Я пожаловался на свою судьбу И.В. Курчатову, который относился ко мне с симпатией, сказал ему, что не нахожу себе места в математическом институте. Он пообещал: «Я тебя заберу к себе». (Он ко многим обращался на «ты».) И действительно, появилось распоряжение по Академии наук о переводе моей группы, без математиков, в Институт Курчатова, даже было выделено помещение в корпусе у Л.А. Арцимовича.
Однако я не спешил перебираться. Дело в том, что к этому времени в работе, связанной с атомным оружием, интересных проблем для физиков уже не осталось. Основные физические вопросы были давно решены, работа становилась все более и более рутинной. Я подождал месяц или два — никого, вижу, судьба моя не волнует — и тогда я решился и написал А.П. Завенягину, министру среднего машиностроения, что как физик я сделал все, что мог, и не вижу, чем могу быть полезен атомной программе.
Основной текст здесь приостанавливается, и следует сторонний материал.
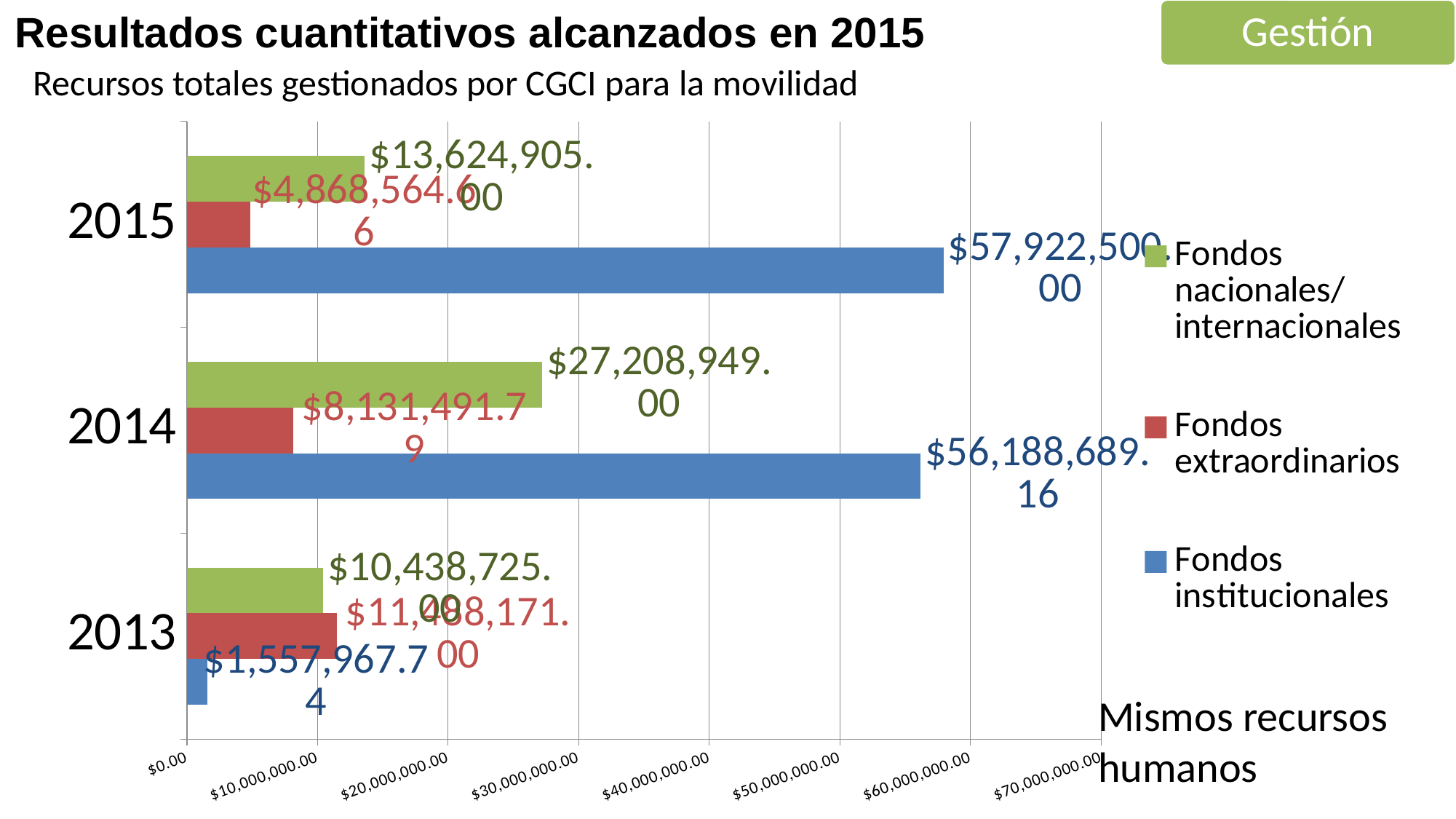
Is the value of Fondos extraordinarios for 2013 greater or less than $10,000,000.00? greater Do the values for Fondos extraordinarios rise or fall from 2013 to 2015? fall What is the value of Fondos nacionales/internacionales for 2014? $27,208,949.00 Which year has the lowest value for Fondos nacionales/internacionales? 2013 What is the value of Fondos institucionales for 2013? $1,557,967.74 How many years are shown on the chart? 3 What is the difference between Fondos institucionales in 2015 and in 2014? $1,733,810.84 How many series does the legend list? 3 Which year has the highest value for Fondos institucionales? 2015 What is the value of Fondos institucionales for 2015? $57,922,500.00 Which is larger, Fondos institucionales in 2014 or in 2015? 2015 What is the value of Fondos extraordinarios for 2015? $4,868,564.66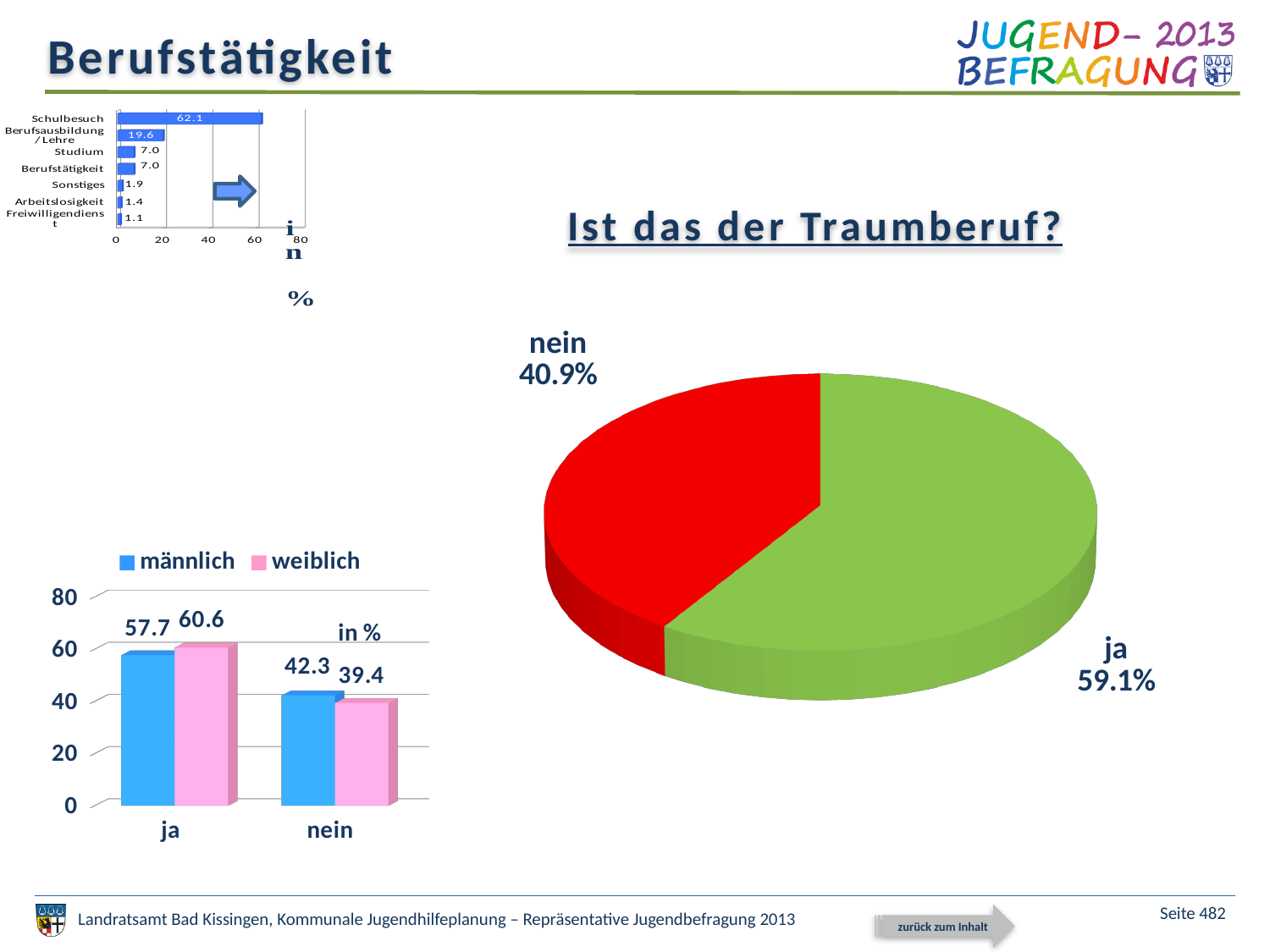
In the pie chart 'Ist das der Traumberuf?', what share is labelled 'ja'? 59.1% In the top-left bar chart, what is the value for 'Berufsausbildung / Lehre'? 19.6 In the bottom-left bar chart, how many series does the legend list? 2 In the pie chart 'Ist das der Traumberuf?', what share is labelled 'nein'? 40.9% In the pie chart 'Ist das der Traumberuf?', how many slices are there? 2 What kind of chart is the bottom-left chart? bar chart In the top-left bar chart, which category has the lowest value? Freiwilligendienst In the bottom-left bar chart, what is the difference between 'männlich' and 'weiblich' in the 'nein' category? 2.9 In the pie chart 'Ist das der Traumberuf?', which slice is larger, 'ja' or 'nein'? ja In the bottom-left bar chart, what is the value for 'weiblich' in the 'ja' category? 60.6 In the top-left bar chart, how many categories are shown? 7 In the top-left bar chart, what is the value for 'Schulbesuch'? 62.1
Вскоре мне разрешили вернуться в Институт физических проблем.
С высокой должности заведующего лабораторией я пришел в ИФП на должность старшего научного сотрудника, потеряв почти ползарплаты, и был при этом совершенно счастлив, что могу вернуться в свой институт и снова работать рядом с Ландау и Капицей.
Сложный период жизни П.Л. Капицы с 1946-го по 1954-й г. даже среди его близких друзей, пытавшихся проанализировать события тех дней, не находил однозначного объяснения. Не всегда удавалось при этом, что называется, свести концы с концами. Выше я попытался дать свою версию, как мне кажется, логически непротиворечивую.
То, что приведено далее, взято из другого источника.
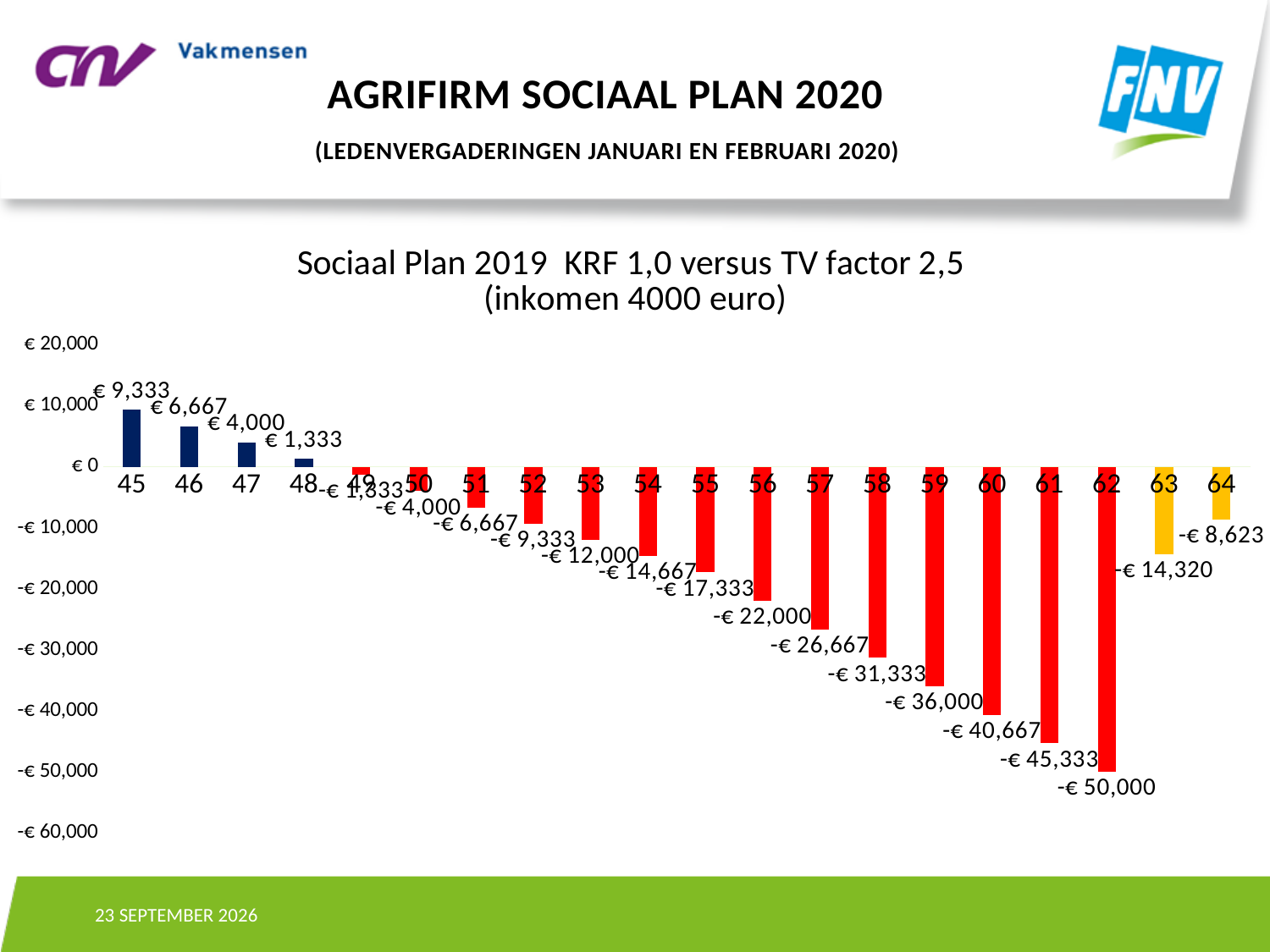
What is the chart's title? Sociaal Plan 2019 KRF 1,0 versus TV factor 2,5 (inkomen 4000 euro) Which age has the highest value? 45 Which age has the lowest value? 62 What is the value for age 64? -€ 8,623 What is the difference between the values for age 45 and age 46? € 2,666 What is the value for age 45? € 9,333 Is the value for age 59 greater or less than -€ 30,000? less What is the value for age 56? -€ 22,000 Which is larger, the value for age 58 or the value for age 63? 63 What kind of chart is shown on the slide? bar chart What is the value for age 62? -€ 50,000 How many categories (ages) are plotted on the x axis? 20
Анна Алексеевна Капица, любезно ознакомившаяся с рукописью, сделала замечание, которое я, с ее разрешения, приведу:
«П.Л., а также мой отец (академик Алексей Николаевич Крылов), власть терпели, как терпели силы природы — дождь, бури, землетрясения и пр. Силы природы не уважают, но с ними живут...»
К замечаниям Анны Алексеевны, сыгравшей важнейшую роль в жизни П.Л., а иногда, по-видимому, определяющую в принятии решений, необходимо отнестись самым внимательным образом. В ее подходе акцент отличается от моего. Можно ли, отталкиваясь от этого акцента, связать логически факты жизни и поступки П.Л. этого периода? Капица был яркой и противоречивой личностью, Сталкиваясь с ярким явлением, каждый видит его по-своему, а иногда даже видит то, что хочет увидеть.
Капица, Ландау и Гамов
Имена Ландау и Капицы связаны тесно в науке и жизни. Вначале при организации Института физических проблем П.Л. Капица сделал предложение возглавить теоротдел известному немецкому физику Максу Борну, который после эмиграции из фашистской Германии искал себе место для постоянной работы. В конце концов М. Борн получил кафедру в Эдинбурге, а Капица предложил возглавить этот отдел Ландау. В 1937 г. Ландау переехал в Москву и с тех пор до конца своей жизни возглавлял теоротдел ИФП. Именно здесь Капица открыл сверхтекучесть гелия, а Ландау создал теорию этого фундаментального явления. За эту работу ему в 1962 г., уже после трагической автомобильной аварии, была присуждена Нобелевская премия по физике. Исследование сверхтекучести навсегда связало имена Ландау и Капицы. Нельзя, однако, сказать, что между ними были близкие отношения. Со стороны Ландау это было уважительное отношение младшего к старшему. Он постоянно помнил, о том, что Капица освободил его в 1939 г. из заточения в Лубянской тюрьме. Капица не был особенно деликатным человеком и иногда отпускал грубые шутки если не в адрес Ландау, то в адрес теоретиков вообще.